Given request A:
In the text on Islamic State's finances, how much did a United Nations report estimate the Taliban raised in 2011?

Page text:
....................
Unlike other extremist groups that rely on foreign donations that can be squeezed by sanctions, diplomacy and law enforcement, Islamic State's predominantly local revenue stream poses a unique challenge to governments seeking to halt its advance and undermine its ability to launch terrorist attacks that in time might be aimed at the United States and Europe.

Islamic State is probably the wealthiest terrorist group we’ve ever known
MATTHEW LEVITT, FORMER U.S. TREASURY OFFICIAL

"Islamic State is probably the wealthiest terrorist group we've ever known," said Matthew Levitt, a former US Treasury terrorism and financial intelligence official who now is director of the counterterrorism and intelligence programme at the Washington Institute for Near East Policy. "They're not as integrated with the international financial system, and therefore not as vulnerable" to sanctions, anti-money-laundering laws and banking regulations.

In contrast, the late al-Qaeda chief Osama bin Laden was from a wealthy family and enjoyed a network of foreign patrons, and his funding sources were squeezed by financial intelligence officers. Islamic State "makes its money primarily - if not entirely - locally," said Patrick Johnston, a counterterrorism specialist at the Rand Corporation think tank and co-author of a forthcoming analysis of declassified documents on Islamic State's finances.

The money that Islamic State received from outside donors paled in comparison to its income from extortion, kidnapping, robbery, oil smuggling and the like, said a US intelligence official who spoke on the condition of anonymity to discuss classified information.

While al-Qaeda and other groups that the US designates as terrorists, such as Hezbollah and Hamas, have long depended largely on the kindness of sympathisers and state sponsors such as Libya and Iran, some self-financing by militant groups isn't new.

The Afghan Taliban smuggles opium, minerals and timber; Colombia's Marxist Farc rebels export cocaine; and Abu Sayyaf in the Philippines, as well as al-Qaeda offshoots in Yemen and North Africa, have raised millions by taking hostages for ransom.

There are few reliable financial figures for the groups. A United Nations report estimated the Taliban raised about US$400 million in 2011 through local taxes, donations, and extortion directed at drug smugglers, mobile phone operators and aid projects.

The revenue streams available to Islamic State through its control of a vast, oil-rich territory and access to local taxes dwarfs the income of other groups.
....................
Given request B:
Retype the data records from their very first line through the line that contains "205L208 266V300L195 332L200", including both of those lines.

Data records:
....................
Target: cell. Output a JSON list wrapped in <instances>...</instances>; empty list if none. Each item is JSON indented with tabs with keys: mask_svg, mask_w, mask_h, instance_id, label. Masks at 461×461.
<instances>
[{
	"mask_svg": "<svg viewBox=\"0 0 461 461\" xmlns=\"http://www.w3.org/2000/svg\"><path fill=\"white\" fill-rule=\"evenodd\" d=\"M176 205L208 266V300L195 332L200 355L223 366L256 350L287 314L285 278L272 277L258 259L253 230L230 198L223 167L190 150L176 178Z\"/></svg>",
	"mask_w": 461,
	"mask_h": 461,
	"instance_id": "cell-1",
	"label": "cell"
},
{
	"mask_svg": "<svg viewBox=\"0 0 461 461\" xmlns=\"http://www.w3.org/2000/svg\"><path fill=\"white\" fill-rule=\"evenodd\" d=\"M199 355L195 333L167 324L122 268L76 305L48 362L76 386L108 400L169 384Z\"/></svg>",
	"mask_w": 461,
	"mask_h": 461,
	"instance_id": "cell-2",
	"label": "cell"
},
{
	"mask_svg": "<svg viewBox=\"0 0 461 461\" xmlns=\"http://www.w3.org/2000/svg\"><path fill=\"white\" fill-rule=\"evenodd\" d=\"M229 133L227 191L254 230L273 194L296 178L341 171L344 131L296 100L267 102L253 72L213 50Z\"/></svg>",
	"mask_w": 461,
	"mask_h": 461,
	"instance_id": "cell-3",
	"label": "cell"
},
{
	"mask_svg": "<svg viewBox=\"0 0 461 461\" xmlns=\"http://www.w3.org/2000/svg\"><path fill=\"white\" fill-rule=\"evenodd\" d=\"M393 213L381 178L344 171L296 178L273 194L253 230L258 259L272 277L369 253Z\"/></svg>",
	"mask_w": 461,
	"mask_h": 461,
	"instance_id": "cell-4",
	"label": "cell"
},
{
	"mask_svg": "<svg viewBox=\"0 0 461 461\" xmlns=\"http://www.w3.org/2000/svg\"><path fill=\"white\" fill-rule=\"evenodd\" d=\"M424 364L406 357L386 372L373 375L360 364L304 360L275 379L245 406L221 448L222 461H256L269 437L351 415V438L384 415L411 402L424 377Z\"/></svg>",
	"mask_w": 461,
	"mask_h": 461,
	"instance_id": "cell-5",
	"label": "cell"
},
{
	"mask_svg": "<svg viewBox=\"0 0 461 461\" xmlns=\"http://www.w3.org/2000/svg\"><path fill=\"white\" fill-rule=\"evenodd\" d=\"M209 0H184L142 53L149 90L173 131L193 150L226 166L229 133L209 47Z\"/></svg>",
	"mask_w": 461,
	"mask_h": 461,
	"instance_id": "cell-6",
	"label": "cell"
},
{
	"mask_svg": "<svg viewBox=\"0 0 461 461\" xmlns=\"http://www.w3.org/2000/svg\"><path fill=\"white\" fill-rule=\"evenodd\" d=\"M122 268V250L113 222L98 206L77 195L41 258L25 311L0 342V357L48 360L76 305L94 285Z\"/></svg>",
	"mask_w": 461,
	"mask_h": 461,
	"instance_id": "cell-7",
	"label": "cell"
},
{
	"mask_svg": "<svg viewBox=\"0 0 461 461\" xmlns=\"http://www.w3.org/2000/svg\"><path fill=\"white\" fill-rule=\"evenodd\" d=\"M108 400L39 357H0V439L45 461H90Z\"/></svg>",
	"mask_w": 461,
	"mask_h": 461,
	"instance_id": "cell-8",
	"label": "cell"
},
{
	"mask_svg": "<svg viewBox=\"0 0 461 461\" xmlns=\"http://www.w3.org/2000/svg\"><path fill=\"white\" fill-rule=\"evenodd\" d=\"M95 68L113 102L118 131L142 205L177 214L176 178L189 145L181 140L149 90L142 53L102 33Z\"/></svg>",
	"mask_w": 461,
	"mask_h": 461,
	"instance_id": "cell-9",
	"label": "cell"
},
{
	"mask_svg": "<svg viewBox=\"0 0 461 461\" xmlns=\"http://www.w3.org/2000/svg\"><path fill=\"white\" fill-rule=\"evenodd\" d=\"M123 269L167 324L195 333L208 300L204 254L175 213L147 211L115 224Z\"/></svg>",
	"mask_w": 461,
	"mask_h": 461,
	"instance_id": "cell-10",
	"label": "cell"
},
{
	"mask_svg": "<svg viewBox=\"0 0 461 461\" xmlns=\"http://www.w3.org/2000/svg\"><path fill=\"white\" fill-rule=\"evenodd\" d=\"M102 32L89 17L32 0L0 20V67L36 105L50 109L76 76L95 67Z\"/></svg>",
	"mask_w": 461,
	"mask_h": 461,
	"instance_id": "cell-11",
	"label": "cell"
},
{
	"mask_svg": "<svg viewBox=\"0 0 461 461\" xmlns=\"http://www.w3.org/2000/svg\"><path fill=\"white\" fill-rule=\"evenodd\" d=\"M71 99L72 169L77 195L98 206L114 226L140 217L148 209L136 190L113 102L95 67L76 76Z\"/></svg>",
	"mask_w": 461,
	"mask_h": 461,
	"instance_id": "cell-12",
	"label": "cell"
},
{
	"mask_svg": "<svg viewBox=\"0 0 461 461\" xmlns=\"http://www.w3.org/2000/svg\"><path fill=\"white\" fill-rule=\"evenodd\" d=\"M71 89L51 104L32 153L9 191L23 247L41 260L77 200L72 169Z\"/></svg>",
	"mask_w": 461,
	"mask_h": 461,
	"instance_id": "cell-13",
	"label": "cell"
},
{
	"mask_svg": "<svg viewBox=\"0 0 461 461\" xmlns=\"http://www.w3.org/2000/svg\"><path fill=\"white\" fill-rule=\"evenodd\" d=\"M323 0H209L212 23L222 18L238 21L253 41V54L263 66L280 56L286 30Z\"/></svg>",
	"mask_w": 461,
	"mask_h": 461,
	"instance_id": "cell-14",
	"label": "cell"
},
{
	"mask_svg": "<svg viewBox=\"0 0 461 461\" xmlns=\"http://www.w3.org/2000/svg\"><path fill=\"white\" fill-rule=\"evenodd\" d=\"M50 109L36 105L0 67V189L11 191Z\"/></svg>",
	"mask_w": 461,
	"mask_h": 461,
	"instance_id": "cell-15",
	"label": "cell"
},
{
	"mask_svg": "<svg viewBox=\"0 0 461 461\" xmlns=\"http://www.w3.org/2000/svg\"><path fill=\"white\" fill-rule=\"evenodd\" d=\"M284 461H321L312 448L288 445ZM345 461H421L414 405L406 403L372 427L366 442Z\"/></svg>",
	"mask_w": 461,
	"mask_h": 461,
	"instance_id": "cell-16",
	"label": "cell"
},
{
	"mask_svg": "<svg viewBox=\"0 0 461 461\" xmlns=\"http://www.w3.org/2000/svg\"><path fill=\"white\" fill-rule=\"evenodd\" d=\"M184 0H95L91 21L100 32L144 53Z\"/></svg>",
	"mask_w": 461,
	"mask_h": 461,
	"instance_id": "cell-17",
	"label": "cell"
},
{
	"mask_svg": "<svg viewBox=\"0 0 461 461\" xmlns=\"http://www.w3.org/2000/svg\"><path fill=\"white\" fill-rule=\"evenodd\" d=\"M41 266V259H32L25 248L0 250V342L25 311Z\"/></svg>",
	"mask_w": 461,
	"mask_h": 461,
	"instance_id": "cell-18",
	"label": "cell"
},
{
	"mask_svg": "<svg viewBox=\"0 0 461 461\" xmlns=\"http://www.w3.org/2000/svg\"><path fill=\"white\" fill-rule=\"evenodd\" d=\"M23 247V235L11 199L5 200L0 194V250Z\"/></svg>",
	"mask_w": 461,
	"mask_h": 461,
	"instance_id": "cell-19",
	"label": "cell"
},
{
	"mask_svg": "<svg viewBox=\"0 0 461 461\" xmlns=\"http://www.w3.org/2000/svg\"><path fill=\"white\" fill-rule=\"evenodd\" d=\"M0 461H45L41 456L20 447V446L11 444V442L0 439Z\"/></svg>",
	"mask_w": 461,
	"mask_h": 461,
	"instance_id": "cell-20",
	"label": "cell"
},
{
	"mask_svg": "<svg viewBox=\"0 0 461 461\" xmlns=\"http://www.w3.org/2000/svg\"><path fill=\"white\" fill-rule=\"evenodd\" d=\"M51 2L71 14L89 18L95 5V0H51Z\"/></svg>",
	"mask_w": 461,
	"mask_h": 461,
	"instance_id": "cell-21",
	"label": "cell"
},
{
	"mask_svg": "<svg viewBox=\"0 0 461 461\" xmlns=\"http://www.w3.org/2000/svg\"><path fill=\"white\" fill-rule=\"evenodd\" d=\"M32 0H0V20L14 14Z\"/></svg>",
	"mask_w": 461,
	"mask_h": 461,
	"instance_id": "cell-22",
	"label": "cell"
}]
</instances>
....................
Exercise result A:
About US$400 million.

Exercise result B:
Target: cell. Output a JSON list wrapped in <instances>...</instances>; empty list if none. Each item is JSON indented with tabs with keys: mask_svg, mask_w, mask_h, instance_id, label. Masks at 461×461.
<instances>
[{
	"mask_svg": "<svg viewBox=\"0 0 461 461\" xmlns=\"http://www.w3.org/2000/svg\"><path fill=\"white\" fill-rule=\"evenodd\" d=\"M176 205L208 266V300L195 332L200 355L223 366L256 350L287 314L285 278L272 277L258 259L253 230L230 198L223 167L190 150L176 178Z\"/></svg>",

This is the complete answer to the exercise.